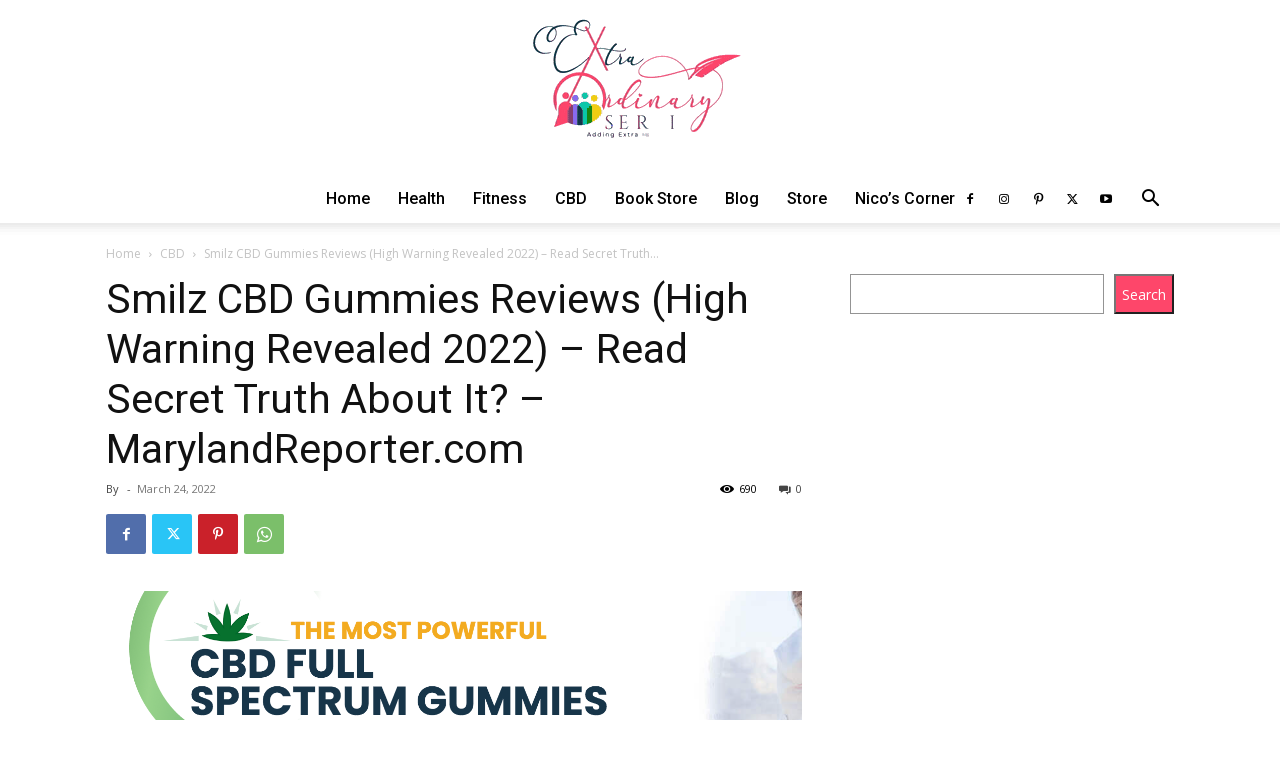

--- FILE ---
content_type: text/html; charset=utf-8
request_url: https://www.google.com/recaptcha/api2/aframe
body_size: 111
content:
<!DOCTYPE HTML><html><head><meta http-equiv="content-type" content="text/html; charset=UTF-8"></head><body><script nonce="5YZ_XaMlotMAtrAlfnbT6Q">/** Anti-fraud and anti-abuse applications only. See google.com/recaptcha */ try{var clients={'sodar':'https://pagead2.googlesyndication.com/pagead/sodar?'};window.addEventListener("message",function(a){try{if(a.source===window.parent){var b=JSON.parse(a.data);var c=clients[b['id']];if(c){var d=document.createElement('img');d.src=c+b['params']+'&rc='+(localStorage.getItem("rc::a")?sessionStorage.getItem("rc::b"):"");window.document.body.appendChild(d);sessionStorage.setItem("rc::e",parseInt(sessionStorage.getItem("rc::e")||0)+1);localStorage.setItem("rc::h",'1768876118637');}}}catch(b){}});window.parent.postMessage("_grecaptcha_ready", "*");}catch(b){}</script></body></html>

### Requirement
Transcribe the line that contains "request_url: https://www.google.com/recaptcha/api2/aframe" exactly, then each line after it through the end of the material. Nothing else belongs in the output.

### Expected answer
request_url: https://www.google.com/recaptcha/api2/aframe
body_size: 111
content:
<!DOCTYPE HTML><html><head><meta http-equiv="content-type" content="text/html; charset=UTF-8"></head><body><script nonce="5YZ_XaMlotMAtrAlfnbT6Q">/** Anti-fraud and anti-abuse applications only. See google.com/recaptcha */ try{var clients={'sodar':'https://pagead2.googlesyndication.com/pagead/sodar?'};window.addEventListener("message",function(a){try{if(a.source===window.parent){var b=JSON.parse(a.data);var c=clients[b['id']];if(c){var d=document.createElement('img');d.src=c+b['params']+'&rc='+(localStorage.getItem("rc::a")?sessionStorage.getItem("rc::b"):"");window.document.body.appendChild(d);sessionStorage.setItem("rc::e",parseInt(sessionStorage.getItem("rc::e")||0)+1);localStorage.setItem("rc::h",'1768876118637');}}}catch(b){}});window.parent.postMessage("_grecaptcha_ready", "*");}catch(b){}</script></body></html>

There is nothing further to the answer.